# TEXT SHOWN
━━━━━━━━━━━━━━━━━━━━

130 PRINT ! high_st$ !


This uses an array slicer which we will discuss later in chapter 13.


We have introduced the concept of an array of string variables so that the only numbers involved would be the subscripts in each variable name. Arrays may be string or numeric and the following examples illustrate the numeric array.


Program 1:


Simulate the throwing of a pair of dice four hundred times. Keep a record of the number of occurrences of each possible score from 2 to 12.


100 REMark DICE1

110 LET two = 0  :three = 0:four = 0:five = 0:six = 0

120 LET seven = 0:eight = 0:nine = 0:ten = 0 :eleven = 0:twelve = 0

130 FOR throw = 1 TO 400

140   LET die1 = RND(1 TO 6)

150   LET die2 = RND(1 TO 6)

160   LET score = die1 + die2

170   IF score = 2 THEN LET two = two + 1

180   IF score = 3 THEN LET three = three + 1

190   IF score = 4 THEN LET four = four + 1

200   IF score = 5 THEN LET five = five + 1

21O   IF score = 6 THEN LET six = six + 1

220   IF score = 7 THEN LET seven = seven + 1

230   IF score = 8 THEN LET eight = eight + 1

240   IF score = 9 THEN LET nine = nine + 1

250   IF score = 10 THEN LET ten = ten + 1

26O   IF score = 11 THEN LET eleven = eleven + 1

270   IF score = 12 THEN LET twelve = twelve + 1

280 END FOR throw

290 PRINT ! two ! three ! four ! five ! six

300 PRINT ! seven ! eight ! nine ! ten ! eleven ! twelve


In the above program we establish eleven simple variables to store the tally of the scores. If you plot the tallies printed at the end you find that the bar chart is roughly triangular. The higher tallies are for scores six, seven, eight and the lower tallies are for 2 and 12. As every dice player knows, the reflects the frequency of the middle range of scores (six,seven,eight) and the rarity of twos or twelves.

━━━━━━━━━━━━━━━━━━━━

# EXERCISES
1. Name every variable that the dice-simulation text sets to zero on the program line numbered 120.
2. Write the next part of the dice-simulation text, picking up after its final sentence.

[Data listing]
━━━━━━━━━━━━━━━━━━━━

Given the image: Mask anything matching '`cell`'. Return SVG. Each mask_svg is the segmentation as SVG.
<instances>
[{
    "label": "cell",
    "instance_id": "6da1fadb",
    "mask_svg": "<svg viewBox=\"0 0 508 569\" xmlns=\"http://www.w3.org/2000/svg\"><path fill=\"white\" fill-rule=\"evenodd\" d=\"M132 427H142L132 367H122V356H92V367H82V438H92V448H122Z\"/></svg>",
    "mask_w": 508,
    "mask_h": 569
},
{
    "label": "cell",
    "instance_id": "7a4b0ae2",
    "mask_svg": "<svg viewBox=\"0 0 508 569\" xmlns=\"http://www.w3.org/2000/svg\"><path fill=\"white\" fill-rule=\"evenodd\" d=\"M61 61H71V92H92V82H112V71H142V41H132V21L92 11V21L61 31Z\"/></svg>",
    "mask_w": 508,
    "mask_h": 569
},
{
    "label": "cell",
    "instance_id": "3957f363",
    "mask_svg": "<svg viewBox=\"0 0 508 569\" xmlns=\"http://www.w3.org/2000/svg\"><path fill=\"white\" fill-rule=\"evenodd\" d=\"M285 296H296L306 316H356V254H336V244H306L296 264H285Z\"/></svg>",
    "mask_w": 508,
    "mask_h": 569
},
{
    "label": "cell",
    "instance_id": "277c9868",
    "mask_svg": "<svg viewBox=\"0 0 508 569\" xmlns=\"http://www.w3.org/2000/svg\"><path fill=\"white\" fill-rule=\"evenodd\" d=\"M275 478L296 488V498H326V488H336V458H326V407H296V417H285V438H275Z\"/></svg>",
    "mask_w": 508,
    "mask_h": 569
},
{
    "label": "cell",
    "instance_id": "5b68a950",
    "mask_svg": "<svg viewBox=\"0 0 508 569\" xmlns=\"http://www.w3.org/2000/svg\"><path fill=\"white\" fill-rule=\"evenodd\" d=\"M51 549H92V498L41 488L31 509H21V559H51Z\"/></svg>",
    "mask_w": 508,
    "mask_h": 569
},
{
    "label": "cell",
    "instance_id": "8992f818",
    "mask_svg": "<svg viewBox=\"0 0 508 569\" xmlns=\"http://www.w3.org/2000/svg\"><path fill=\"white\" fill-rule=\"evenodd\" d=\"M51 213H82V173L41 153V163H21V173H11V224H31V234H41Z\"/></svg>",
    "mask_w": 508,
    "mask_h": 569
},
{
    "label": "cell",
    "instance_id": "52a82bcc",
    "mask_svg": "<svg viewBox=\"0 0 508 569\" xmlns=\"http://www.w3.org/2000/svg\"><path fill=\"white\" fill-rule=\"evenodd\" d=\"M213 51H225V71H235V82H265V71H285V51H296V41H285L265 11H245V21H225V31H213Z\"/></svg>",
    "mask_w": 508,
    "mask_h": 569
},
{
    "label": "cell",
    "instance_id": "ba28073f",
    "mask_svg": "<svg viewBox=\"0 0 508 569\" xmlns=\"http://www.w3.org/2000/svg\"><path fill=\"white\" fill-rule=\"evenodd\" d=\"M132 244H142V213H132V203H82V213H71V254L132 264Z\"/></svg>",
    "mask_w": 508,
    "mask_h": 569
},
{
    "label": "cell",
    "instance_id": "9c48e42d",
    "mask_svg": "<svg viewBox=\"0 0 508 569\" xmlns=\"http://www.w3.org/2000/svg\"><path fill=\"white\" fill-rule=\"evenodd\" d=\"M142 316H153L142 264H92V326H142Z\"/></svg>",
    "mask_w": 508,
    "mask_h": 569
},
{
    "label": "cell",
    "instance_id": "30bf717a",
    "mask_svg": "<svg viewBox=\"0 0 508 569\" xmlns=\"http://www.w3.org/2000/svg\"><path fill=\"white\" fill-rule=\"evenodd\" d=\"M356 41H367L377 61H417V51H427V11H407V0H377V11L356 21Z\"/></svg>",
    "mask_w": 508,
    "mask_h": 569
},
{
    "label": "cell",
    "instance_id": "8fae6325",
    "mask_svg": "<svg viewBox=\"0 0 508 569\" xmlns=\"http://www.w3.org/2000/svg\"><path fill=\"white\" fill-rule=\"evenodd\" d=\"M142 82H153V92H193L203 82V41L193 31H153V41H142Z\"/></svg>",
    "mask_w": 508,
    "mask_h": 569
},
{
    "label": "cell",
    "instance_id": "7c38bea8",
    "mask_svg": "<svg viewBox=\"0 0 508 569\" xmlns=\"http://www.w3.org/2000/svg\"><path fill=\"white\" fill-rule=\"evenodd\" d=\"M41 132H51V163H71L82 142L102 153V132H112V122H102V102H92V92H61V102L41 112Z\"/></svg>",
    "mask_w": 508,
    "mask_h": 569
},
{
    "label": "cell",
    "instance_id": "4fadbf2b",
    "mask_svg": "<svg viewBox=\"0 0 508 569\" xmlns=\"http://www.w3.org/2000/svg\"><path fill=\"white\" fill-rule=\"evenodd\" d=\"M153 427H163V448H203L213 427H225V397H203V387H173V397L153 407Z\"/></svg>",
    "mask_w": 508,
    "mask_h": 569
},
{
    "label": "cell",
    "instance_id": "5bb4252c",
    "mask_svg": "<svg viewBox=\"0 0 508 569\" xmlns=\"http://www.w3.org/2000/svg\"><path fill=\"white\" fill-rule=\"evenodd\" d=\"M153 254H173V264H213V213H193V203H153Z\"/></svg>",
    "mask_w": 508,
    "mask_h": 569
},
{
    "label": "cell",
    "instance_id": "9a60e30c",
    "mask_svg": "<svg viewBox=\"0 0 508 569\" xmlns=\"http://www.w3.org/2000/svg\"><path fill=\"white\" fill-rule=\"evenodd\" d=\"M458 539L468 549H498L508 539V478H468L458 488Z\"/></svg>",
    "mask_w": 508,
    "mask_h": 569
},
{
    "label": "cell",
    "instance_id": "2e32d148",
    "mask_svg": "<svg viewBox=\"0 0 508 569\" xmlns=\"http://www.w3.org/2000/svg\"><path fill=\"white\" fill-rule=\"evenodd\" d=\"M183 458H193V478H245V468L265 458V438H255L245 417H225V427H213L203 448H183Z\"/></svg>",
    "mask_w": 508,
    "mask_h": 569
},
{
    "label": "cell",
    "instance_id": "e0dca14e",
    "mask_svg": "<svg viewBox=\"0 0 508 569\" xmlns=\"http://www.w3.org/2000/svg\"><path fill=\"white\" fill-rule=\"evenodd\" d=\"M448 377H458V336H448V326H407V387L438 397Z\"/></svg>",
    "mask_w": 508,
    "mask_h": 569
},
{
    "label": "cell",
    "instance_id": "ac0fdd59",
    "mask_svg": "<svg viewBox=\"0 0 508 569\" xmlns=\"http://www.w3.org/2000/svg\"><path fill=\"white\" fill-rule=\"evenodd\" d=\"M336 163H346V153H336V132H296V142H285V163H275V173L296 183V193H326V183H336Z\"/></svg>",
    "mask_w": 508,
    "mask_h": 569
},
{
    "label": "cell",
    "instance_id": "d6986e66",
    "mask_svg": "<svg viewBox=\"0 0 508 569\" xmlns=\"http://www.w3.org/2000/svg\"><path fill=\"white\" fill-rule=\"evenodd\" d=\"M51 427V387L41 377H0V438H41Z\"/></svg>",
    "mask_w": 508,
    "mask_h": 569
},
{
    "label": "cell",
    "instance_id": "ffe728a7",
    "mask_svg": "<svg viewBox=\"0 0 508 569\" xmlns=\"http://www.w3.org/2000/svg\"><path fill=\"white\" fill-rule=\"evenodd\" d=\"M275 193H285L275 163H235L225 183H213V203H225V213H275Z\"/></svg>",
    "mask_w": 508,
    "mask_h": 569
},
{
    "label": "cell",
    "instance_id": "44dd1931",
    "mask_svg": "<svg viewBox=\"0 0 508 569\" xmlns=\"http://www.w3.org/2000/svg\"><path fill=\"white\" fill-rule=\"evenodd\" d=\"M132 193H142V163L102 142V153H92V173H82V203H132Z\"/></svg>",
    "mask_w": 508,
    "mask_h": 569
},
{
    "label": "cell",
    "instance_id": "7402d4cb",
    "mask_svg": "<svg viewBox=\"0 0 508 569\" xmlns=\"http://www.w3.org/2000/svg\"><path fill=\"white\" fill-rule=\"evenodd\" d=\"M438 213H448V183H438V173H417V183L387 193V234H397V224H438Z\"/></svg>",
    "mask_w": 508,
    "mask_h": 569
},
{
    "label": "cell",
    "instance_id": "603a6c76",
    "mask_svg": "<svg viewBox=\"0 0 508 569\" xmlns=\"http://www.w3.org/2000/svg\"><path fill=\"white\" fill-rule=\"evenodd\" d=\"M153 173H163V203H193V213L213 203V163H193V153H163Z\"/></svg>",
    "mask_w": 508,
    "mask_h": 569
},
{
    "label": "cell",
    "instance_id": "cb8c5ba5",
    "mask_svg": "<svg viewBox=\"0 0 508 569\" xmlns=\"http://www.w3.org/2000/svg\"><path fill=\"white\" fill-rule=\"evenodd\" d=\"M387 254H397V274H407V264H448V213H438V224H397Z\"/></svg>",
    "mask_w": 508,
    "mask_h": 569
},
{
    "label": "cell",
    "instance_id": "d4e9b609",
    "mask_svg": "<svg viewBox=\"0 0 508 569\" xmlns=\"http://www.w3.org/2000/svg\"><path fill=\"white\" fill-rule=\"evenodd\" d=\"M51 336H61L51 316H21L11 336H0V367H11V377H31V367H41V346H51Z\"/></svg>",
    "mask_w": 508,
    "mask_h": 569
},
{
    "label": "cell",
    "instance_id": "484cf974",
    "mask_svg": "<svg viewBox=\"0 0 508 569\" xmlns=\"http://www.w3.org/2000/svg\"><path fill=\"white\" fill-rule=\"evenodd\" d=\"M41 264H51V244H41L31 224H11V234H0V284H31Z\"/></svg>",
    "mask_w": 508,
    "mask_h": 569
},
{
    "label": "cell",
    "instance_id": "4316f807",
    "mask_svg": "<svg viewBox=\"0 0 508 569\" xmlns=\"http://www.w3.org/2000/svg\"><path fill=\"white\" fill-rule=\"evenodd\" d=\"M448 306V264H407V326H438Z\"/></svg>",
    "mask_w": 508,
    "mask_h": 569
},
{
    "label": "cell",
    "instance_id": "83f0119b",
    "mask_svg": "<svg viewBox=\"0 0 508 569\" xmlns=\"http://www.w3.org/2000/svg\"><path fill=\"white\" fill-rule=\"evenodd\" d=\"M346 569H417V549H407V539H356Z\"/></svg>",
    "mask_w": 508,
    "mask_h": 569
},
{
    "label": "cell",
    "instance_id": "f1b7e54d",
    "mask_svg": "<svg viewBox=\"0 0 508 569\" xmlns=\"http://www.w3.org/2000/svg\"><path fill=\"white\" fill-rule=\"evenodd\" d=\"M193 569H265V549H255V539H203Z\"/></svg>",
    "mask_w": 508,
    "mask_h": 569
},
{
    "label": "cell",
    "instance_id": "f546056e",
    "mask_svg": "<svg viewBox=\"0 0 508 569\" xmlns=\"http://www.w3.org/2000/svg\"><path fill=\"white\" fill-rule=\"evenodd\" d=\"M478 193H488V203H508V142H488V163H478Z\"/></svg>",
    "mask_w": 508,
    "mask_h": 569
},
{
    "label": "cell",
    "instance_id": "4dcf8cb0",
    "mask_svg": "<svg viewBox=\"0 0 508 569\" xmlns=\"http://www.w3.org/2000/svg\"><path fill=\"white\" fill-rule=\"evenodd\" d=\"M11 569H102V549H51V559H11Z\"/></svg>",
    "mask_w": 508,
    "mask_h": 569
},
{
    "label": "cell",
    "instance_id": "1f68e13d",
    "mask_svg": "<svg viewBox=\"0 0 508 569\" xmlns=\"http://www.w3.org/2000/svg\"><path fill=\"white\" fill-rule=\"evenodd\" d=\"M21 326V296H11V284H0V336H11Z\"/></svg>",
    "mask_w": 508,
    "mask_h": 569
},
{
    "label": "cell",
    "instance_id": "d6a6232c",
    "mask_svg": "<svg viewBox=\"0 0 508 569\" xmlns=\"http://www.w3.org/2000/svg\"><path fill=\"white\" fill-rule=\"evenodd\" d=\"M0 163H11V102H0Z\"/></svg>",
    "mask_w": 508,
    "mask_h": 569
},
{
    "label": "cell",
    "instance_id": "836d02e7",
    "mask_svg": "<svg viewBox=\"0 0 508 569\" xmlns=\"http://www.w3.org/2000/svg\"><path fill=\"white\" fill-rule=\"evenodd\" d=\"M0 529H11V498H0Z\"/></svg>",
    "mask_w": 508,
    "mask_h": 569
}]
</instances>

━━━━━━━━━━━━━━━━━━━━

# ANSWERS PER TASK
1. seven, eight, nine, ten, eleven, twelve

2.
100 REMark Dice2

110 DIM tally(12)

120 FOR throw = 1 TO 400

130 LET die_1 = RND(1 TO 6)

140 LET die_2 = RND(1 TO 6)

150 LET score = die_1 + die_2

160 LET tally(score) = tally(score) + 1

170 END FOR throw

180 FOR number = 2 TO 12 : PRINT tally(number)


In the first FOR loop, using throw, the subscript of the array variable is score. This means that the correct array subscript is automatically chosen for an increase in the tally after each throw. You can think of the array, tally, as a set of pigeon-holes numbered 2 to 12. Each time a particular score occurs the tally of that score is increased by throwing a stone into the corresponding pigeon hole.


In the second (short form) FOR loop, the subscript is number. As the value of number changes from 2 to 12 all the values of the tallies are printed.


Notice that in the DIM statement for a numeric array you need only declare the number of variables required. There is no question of maximum length as there is in a string array.


If you have used other versions of BASIC you may wonder what has happened to the NEXT statement. All SuperBASIC structures end with END something. That is consistent and sensible but the NEXT statement has a part to play as you will see in later chapters.




You can score a maximum of 16 points from the following test. Check your score with the answers in the "Answers To Self Tests" section at the end of this Beginner's Guide.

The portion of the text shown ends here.